**Request 1**
Based on the article about the long gun registry below, say whether each statement agrees with it: (a) the registry cost $7.7 million to operate in 2010-11; (b) the RCMP provided a cost estimate for destroying the registry data; (c) Francoise Boivin is the NDP justice critic. Answer each with yes or no and quote the deciding words.
── Source document ──
OTTAWA – The Conservative government that championed the end of what it calls the “wasteful and ineffective” long gun registry can’t say exactly how much the registry’s repeal will save taxpayers.
More than seven months after the registry was officially ended in every province and territory except Quebec, the RCMP is citing a 2008 report — based on a 2004 costing model — to suggest the registry’s repeal will save somewhere between $1.5 million and $4 million a year.
The registry of all firearms cost $7.7 million to operate in 2010-11, the last full year for which information is available. So why are the projected savings so small?
Neither the RCMP nor the public safety minister’s office will offer an explanation, although the ongoing registration of handguns and restricted weapons must account for some of the difference.
“We have nothing else to say on this issue other than what we have provided you,” RCMP spokesman Sgt. Greg Cox responded in an email after almost a week of correspondence with The Canadian Press.
Nor is the RCMP able to provide any cost estimate of destroying the gun registry data, saying only that it will be absorbed within the national police force’s budget.
“The staff who are working on the project to destroy the data are RCMP employees who are also working on other day-to-day tasks,” Cox wrote.
Francoise Boivin, NDP justice critic, believes the government’s inability to provide precise costing says a great deal about years of gun registry spin.
“If your accountant was answering that way you would fire him on the spot,” Boivin said in an interview.
───
── Material to process ──
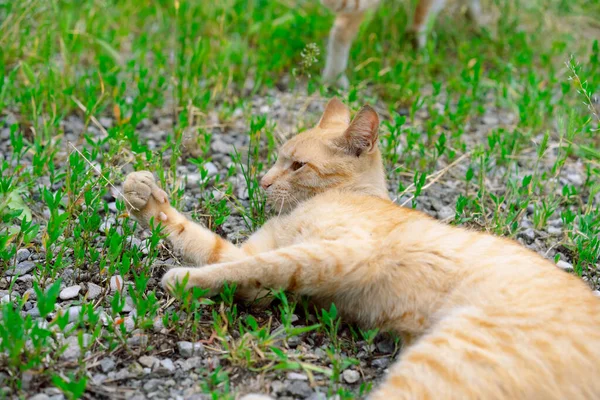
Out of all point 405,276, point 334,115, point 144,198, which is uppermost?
point 334,115

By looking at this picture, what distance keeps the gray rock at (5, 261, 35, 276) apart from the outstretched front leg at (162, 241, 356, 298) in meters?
0.69

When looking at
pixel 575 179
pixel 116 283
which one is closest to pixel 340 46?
pixel 575 179

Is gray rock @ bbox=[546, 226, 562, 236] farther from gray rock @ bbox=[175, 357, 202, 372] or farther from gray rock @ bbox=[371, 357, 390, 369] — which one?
gray rock @ bbox=[175, 357, 202, 372]

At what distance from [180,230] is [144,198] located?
23cm

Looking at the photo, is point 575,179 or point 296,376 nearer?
point 296,376

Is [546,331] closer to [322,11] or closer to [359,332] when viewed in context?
[359,332]

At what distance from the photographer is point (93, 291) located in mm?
3053

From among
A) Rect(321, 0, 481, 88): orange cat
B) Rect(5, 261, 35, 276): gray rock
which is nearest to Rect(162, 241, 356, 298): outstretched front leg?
Rect(5, 261, 35, 276): gray rock

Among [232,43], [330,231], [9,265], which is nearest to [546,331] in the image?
[330,231]

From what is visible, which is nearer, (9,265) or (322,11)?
(9,265)

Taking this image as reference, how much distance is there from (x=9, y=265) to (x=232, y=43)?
9.97 feet

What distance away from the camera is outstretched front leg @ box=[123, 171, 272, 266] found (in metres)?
3.29

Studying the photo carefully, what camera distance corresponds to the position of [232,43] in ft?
18.6

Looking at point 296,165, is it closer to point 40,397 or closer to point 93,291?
point 93,291
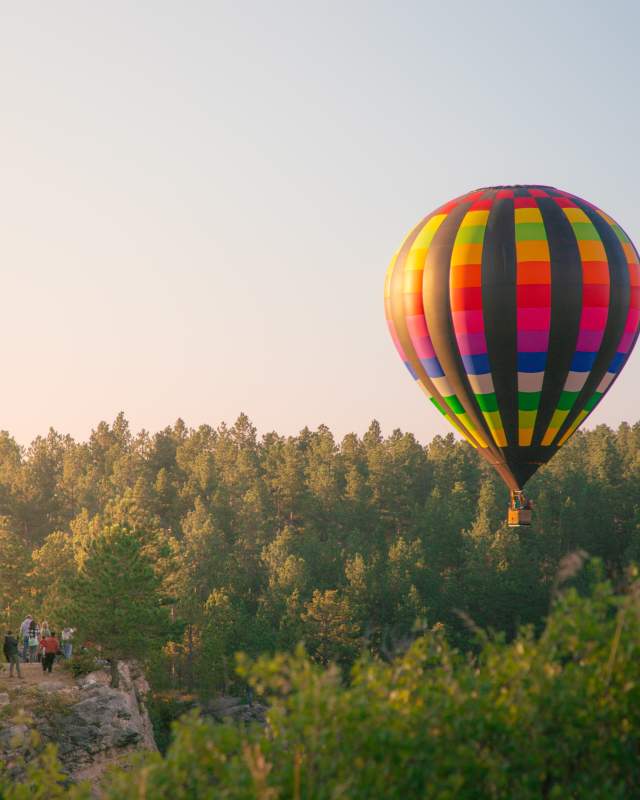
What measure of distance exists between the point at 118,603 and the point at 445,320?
17.7 metres

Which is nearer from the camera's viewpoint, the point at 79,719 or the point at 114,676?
the point at 79,719

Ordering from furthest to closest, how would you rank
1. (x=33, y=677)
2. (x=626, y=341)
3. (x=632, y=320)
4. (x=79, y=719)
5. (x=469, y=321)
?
(x=33, y=677) → (x=79, y=719) → (x=626, y=341) → (x=632, y=320) → (x=469, y=321)

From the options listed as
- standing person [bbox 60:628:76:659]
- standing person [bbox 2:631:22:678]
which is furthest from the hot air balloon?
standing person [bbox 60:628:76:659]

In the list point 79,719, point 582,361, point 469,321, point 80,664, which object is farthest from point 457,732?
point 80,664

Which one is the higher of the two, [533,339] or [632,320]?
[632,320]

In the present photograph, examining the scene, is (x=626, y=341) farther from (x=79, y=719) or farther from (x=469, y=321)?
(x=79, y=719)

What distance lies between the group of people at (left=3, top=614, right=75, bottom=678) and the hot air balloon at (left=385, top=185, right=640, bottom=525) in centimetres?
1528

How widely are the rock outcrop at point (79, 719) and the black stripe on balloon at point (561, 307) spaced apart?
54.7 ft

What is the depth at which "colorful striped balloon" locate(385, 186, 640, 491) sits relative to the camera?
31469 millimetres

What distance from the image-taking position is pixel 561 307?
31375 millimetres

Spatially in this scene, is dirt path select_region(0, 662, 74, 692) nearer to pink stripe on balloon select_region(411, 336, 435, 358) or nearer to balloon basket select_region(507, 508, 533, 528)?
balloon basket select_region(507, 508, 533, 528)

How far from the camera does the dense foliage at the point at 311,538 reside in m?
71.9

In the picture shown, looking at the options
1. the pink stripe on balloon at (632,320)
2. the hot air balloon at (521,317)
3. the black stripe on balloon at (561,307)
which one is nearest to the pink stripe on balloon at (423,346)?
the hot air balloon at (521,317)

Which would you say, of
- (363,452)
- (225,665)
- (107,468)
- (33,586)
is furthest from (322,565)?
(107,468)
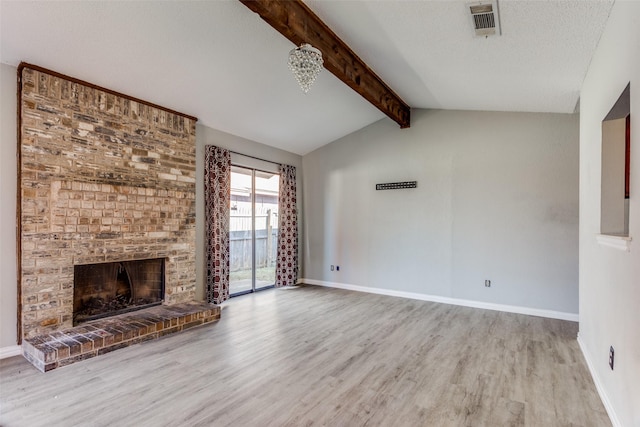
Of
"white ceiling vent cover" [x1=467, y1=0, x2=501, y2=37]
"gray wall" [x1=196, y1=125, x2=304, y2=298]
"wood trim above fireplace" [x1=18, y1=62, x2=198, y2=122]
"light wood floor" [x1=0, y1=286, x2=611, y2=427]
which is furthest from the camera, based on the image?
"gray wall" [x1=196, y1=125, x2=304, y2=298]

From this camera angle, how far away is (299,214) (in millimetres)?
6758

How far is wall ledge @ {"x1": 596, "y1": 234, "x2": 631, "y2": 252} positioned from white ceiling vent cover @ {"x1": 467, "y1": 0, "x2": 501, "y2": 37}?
5.83 feet

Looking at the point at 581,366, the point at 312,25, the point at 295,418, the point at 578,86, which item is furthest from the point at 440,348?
the point at 312,25

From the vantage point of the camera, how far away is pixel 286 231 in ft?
20.7

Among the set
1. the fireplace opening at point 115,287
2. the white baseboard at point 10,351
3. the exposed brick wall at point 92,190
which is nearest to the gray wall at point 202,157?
the exposed brick wall at point 92,190

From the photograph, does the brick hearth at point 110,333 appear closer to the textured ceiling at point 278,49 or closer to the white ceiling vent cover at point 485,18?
the textured ceiling at point 278,49

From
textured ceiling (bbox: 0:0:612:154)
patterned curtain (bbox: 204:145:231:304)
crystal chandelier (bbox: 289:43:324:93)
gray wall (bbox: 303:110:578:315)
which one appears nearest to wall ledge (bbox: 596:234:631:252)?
textured ceiling (bbox: 0:0:612:154)

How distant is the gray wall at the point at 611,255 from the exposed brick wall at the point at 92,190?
448 cm

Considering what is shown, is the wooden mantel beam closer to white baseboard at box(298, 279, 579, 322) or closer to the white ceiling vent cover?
the white ceiling vent cover

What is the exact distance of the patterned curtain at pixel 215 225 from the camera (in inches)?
191

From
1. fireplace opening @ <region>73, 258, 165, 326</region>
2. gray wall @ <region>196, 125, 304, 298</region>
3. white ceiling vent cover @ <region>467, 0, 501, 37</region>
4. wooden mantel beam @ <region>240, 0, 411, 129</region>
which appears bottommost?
fireplace opening @ <region>73, 258, 165, 326</region>

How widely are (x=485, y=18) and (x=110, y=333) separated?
439 centimetres

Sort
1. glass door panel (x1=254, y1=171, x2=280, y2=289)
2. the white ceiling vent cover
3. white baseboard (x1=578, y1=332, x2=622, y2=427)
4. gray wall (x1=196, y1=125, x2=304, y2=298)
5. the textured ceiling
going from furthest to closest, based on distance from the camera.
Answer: glass door panel (x1=254, y1=171, x2=280, y2=289)
gray wall (x1=196, y1=125, x2=304, y2=298)
the textured ceiling
the white ceiling vent cover
white baseboard (x1=578, y1=332, x2=622, y2=427)

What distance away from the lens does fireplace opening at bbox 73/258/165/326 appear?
144 inches
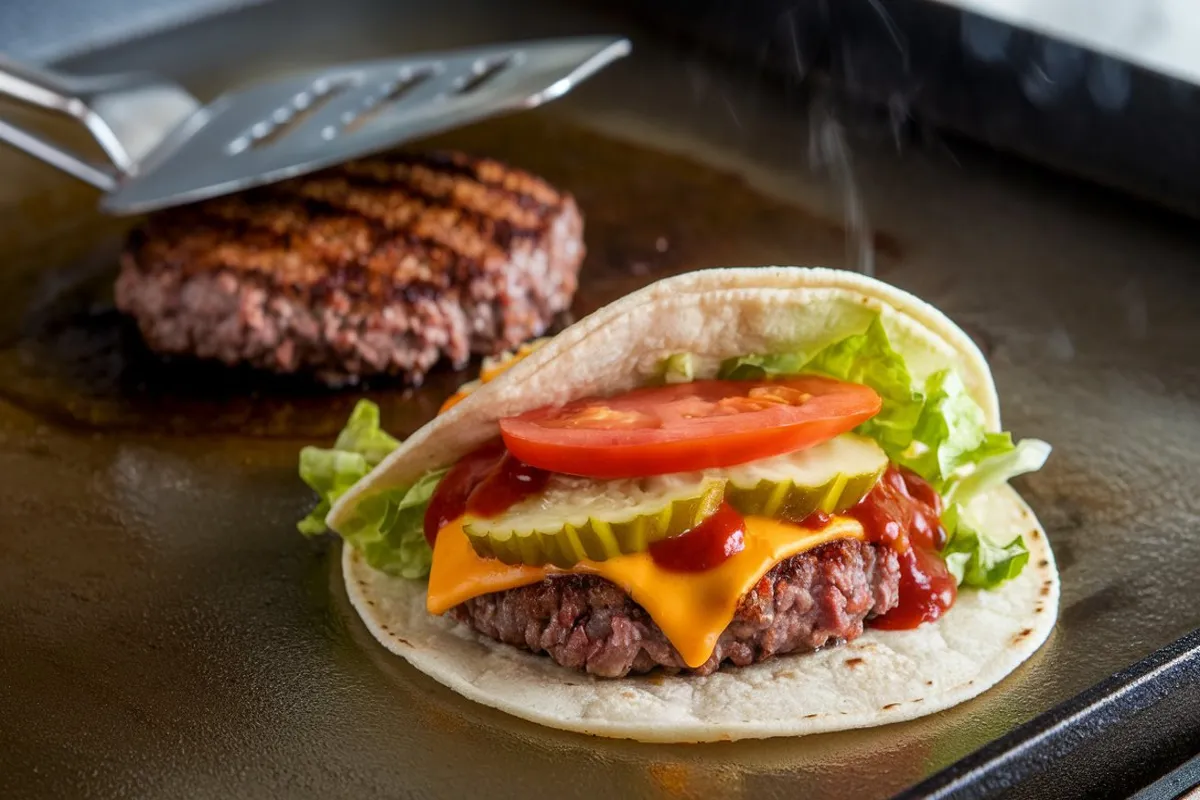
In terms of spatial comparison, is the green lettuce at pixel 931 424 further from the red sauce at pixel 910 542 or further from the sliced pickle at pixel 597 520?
the sliced pickle at pixel 597 520

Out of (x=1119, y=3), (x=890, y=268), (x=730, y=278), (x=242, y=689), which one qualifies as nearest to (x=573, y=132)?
(x=890, y=268)

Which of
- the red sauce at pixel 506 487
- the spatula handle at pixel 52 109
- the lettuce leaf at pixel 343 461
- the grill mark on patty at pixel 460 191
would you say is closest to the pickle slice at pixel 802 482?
the red sauce at pixel 506 487

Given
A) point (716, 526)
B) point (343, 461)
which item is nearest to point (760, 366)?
point (716, 526)

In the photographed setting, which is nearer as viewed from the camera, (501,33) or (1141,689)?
(1141,689)

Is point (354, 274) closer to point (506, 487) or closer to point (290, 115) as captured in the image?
point (290, 115)

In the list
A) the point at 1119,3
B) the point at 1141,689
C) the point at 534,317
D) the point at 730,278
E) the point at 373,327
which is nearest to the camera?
the point at 1141,689

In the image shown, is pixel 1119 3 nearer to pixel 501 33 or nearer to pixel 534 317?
pixel 501 33
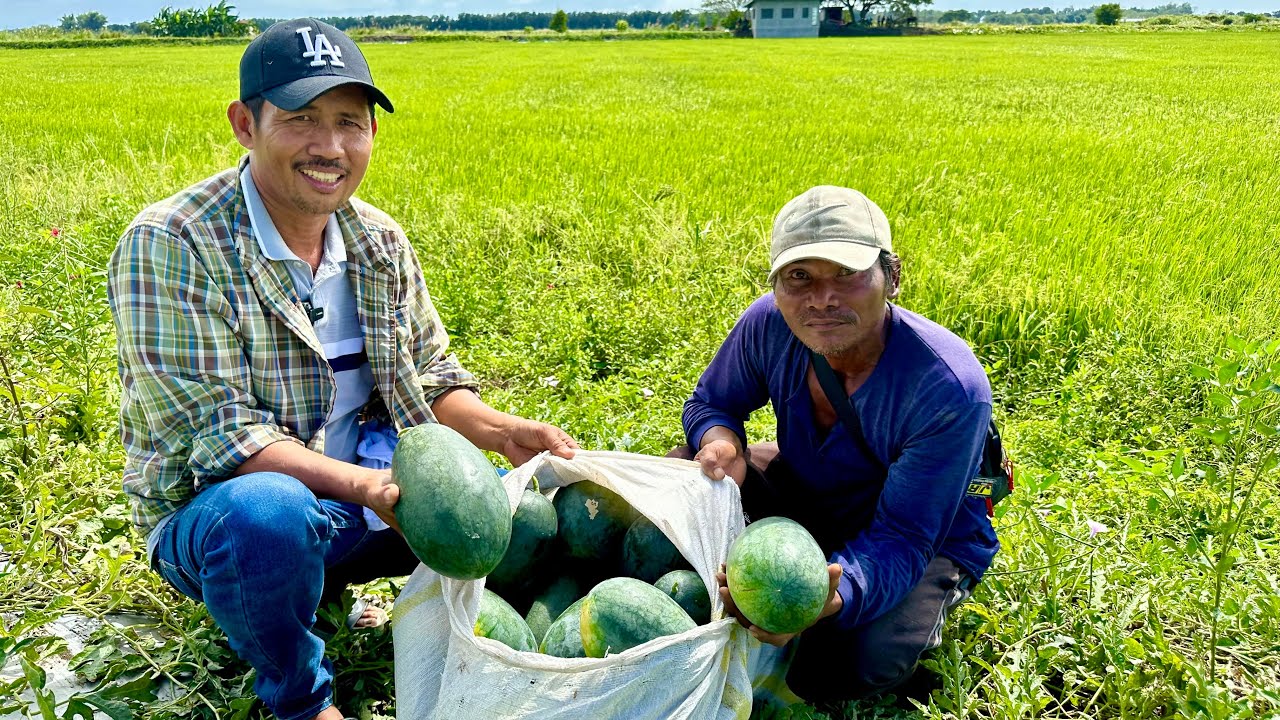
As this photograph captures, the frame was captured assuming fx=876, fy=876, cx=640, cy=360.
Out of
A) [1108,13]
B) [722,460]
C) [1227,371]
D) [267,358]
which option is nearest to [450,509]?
───
**Request 2**
Rewrite the part of the records that opens with the line containing "In the image shown, is" and runs through the end of the records, substituting "choice" for "option" and leaving everything else unchanged. Omit the pictures.

**Correct output 1**
(a) Yes: "The registry of all firearms cost $7.7 million to operate in 2010-11"
(b) No: "Nor is the RCMP able to provide any cost estimate of destroying the gun registry data"
(c) Yes: "Francoise Boivin, NDP justice critic"

**Correct output 2**
In the image shown, is pixel 1119 3 nearer to pixel 501 33 or nearer to pixel 534 317?
pixel 501 33
As this photograph captures, the frame was captured assuming fx=876, fy=876, cx=640, cy=360.
Out of
A) [1108,13]
B) [722,460]
C) [1227,371]
D) [267,358]
which choice is nearest to [450,509]?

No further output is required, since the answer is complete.